Health Secretary Jeremy Hunt claims that the money saved by cutting bursaries will allow them to recruit and train far more nurses than before. But figures released in February this year showed that applications by students in England to nursing and midwifery courses at British universities have fallen by 23 per cent after the Tories abolished NHS bursaries.
Nursing leaders said the sudden slump revealed by the latest university application data was inevitable given that student nurses now faced paying annual tuition fees of more than £9,000.
“These figures confirm our worst fears. The nursing workforce is in crisis and if fewer nurses graduate in 2020 it will exacerbate what is already an unsustainable situation,” said Janet Davies, the general secretary of the Royal College of Nursing (RCN). And she warned that the cuts put the future of nursing and the NHS in jeopardy.
Jon Ashworth, Labour’s Shadow health secretary, said that NHS staff had been “ignored, insulted, undervalued, overworked and underpaid” by the Tory government.
“Enough is enough,” he said. “What is bad for NHS staff is bad for patients too.
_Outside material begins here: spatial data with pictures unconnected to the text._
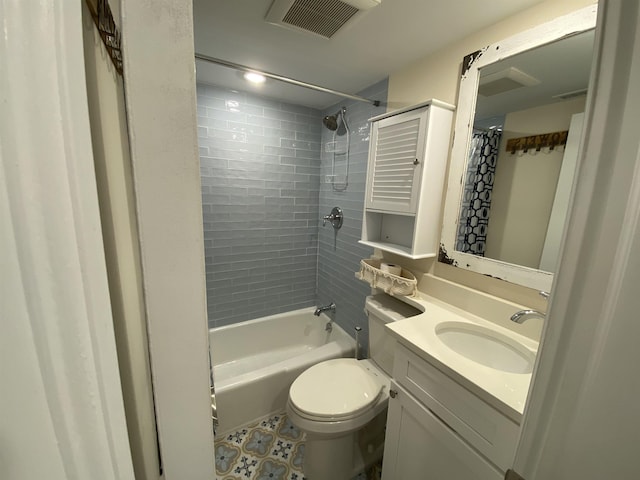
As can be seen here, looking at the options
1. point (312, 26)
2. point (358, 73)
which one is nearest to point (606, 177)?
point (312, 26)

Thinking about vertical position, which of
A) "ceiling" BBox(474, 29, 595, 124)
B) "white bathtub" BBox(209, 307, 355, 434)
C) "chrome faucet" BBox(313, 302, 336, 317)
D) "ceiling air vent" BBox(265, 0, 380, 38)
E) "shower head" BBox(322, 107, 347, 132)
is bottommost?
"white bathtub" BBox(209, 307, 355, 434)

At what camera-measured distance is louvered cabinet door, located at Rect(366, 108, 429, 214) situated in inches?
51.2

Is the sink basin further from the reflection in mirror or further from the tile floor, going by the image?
the tile floor

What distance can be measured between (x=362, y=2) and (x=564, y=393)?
1.33 metres

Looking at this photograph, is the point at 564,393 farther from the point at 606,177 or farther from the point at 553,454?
the point at 606,177

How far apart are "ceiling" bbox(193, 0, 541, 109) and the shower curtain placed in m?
0.48

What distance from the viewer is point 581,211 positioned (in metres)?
0.41

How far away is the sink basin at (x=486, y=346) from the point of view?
3.31ft

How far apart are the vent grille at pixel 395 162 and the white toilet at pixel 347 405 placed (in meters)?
0.67

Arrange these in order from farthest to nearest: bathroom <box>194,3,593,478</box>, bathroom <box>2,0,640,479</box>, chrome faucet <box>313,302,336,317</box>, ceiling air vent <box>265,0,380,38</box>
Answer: chrome faucet <box>313,302,336,317</box>
bathroom <box>194,3,593,478</box>
ceiling air vent <box>265,0,380,38</box>
bathroom <box>2,0,640,479</box>

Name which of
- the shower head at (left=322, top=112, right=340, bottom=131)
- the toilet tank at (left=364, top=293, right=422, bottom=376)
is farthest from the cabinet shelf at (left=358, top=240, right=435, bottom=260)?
the shower head at (left=322, top=112, right=340, bottom=131)

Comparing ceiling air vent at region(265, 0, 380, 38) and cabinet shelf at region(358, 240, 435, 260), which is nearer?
ceiling air vent at region(265, 0, 380, 38)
Short staffing means reduced services and a threat to patient safety.
“Labour’s new guarantees for NHS staff will help keep services running at the standards which England’s patients expect.”
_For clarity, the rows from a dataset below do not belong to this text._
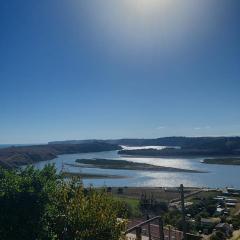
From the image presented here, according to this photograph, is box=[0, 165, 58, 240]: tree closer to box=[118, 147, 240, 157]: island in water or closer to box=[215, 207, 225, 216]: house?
box=[215, 207, 225, 216]: house

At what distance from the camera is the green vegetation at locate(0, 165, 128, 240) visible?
10477 millimetres

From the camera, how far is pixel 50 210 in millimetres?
11289

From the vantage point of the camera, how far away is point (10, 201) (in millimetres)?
10555

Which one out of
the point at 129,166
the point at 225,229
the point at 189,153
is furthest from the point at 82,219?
the point at 189,153

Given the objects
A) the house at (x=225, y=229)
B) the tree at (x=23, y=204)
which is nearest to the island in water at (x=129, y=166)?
the house at (x=225, y=229)

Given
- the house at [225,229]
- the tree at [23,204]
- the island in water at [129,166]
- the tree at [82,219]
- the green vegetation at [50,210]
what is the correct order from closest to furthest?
the tree at [23,204]
the green vegetation at [50,210]
the tree at [82,219]
the house at [225,229]
the island in water at [129,166]

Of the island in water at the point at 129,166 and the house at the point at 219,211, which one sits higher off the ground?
the island in water at the point at 129,166

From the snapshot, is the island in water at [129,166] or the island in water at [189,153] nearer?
the island in water at [129,166]

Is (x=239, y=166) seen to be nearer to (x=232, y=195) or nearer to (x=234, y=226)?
(x=232, y=195)

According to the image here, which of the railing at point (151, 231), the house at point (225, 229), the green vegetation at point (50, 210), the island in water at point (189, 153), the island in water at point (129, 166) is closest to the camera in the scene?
the green vegetation at point (50, 210)

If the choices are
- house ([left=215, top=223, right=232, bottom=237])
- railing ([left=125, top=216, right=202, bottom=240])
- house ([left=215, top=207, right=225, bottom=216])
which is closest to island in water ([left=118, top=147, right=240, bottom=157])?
house ([left=215, top=207, right=225, bottom=216])

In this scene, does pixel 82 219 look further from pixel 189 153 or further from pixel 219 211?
pixel 189 153

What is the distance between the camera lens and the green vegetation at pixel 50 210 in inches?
412

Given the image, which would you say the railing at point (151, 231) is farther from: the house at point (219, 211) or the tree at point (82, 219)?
the house at point (219, 211)
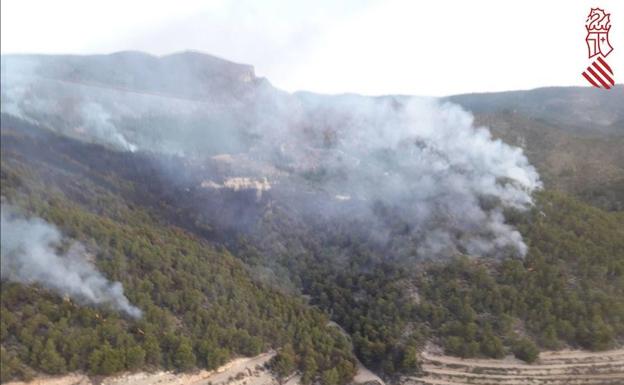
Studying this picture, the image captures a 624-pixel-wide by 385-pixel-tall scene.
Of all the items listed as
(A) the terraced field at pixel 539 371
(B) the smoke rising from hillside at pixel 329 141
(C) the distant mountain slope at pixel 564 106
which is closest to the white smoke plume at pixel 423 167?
(B) the smoke rising from hillside at pixel 329 141

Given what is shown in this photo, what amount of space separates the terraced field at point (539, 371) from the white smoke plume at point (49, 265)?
72.7ft

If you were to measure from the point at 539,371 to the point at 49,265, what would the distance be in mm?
33571

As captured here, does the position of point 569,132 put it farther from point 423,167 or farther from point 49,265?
point 49,265

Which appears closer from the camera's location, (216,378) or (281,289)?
(216,378)

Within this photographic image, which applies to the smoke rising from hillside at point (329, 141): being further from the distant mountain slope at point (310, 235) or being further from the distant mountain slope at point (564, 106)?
the distant mountain slope at point (564, 106)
Dave Prentis, general secretary of the public sector union UNISON, which represents many NHS staff, said: “Lifting the one per cent cap would give health employees a long overdue pay rise and show just how much they’re valued.
“Funding for students doing health-related degrees is also crucial in boosting staff numbers.”
The move on pay and bursaries has also pleased the RCN. The union has already announced it will be taking soundings from its members about strike action over the pay cap.
It says a combination of pay freezes and caps on pay rises since 2010 have, in effect, led to a 14 per cent pay cut due to the rising cost of living.
RCN general secretary Janet Davies said: “A health service that works for patients must value its staff.” But she said the political parties should go further and promise to “increase investment” overall.
Meanwhile the Tories are falling into disarray. The Government has gone to court to be allowed to delay debating report on the number of deaths caused every year by heavily polluted air.
Illegal levels of nitrogen dioxide in the air, attributed in the main to diesel emissions, led to 40,000 early deaths in the last year alone.
This means that toxic air killed twice as many people last year as car crashes, breast cancer and murder combined. It is roughly equal to the number of people who die each year from heart disease.
The Government has applied to the High Court to use ‘purdah rules’ (which exempt some information from debate in the run-up to an election) to shut down the scandal. But that is not supposed to apply to urgent public health issues.
Two top spin doctors have just quit Theresa May’s team in Downing Street over issues to do with Brexit and the coming general election.
Theresa May’s official spokesperson Helen Bower quit in December following reports of angry bust-ups with May’s top aides. She has now joined Boris Johnson’s team as director of communications at the Foreign Office.
Ms Bower’s deputy, Greg Swift, then quit to become a spinner for Brexit Secretary David Davis. Britain’s EU Ambassador Sir Ivan Rogers quit in January with a devastating attack on Mrs May’s “muddled thinking” over Brexit.
May’s national security adviser Mark Lyall-Grant quit in February after reportedly falling out with Mrs May. And they all followed Northern Powerhouse guru Jim O’Neill, who quit as a Treasury Minister within weeks of the PM coming to power over her lack of support for his infrastructure projects.
Even Bank of England governor Mark Carney announced he was quitting two years early following the arrival of Mrs May in Downing Street.
And there is a serious battle being waged within Open Britain — a group of pro-Remain MPs — which has seen pro-Remain Tory MPs campaigning against their pro-Brexit colleagues in the general election.
This rather puts Jeremy Corbyn’s internal party problems into perspective.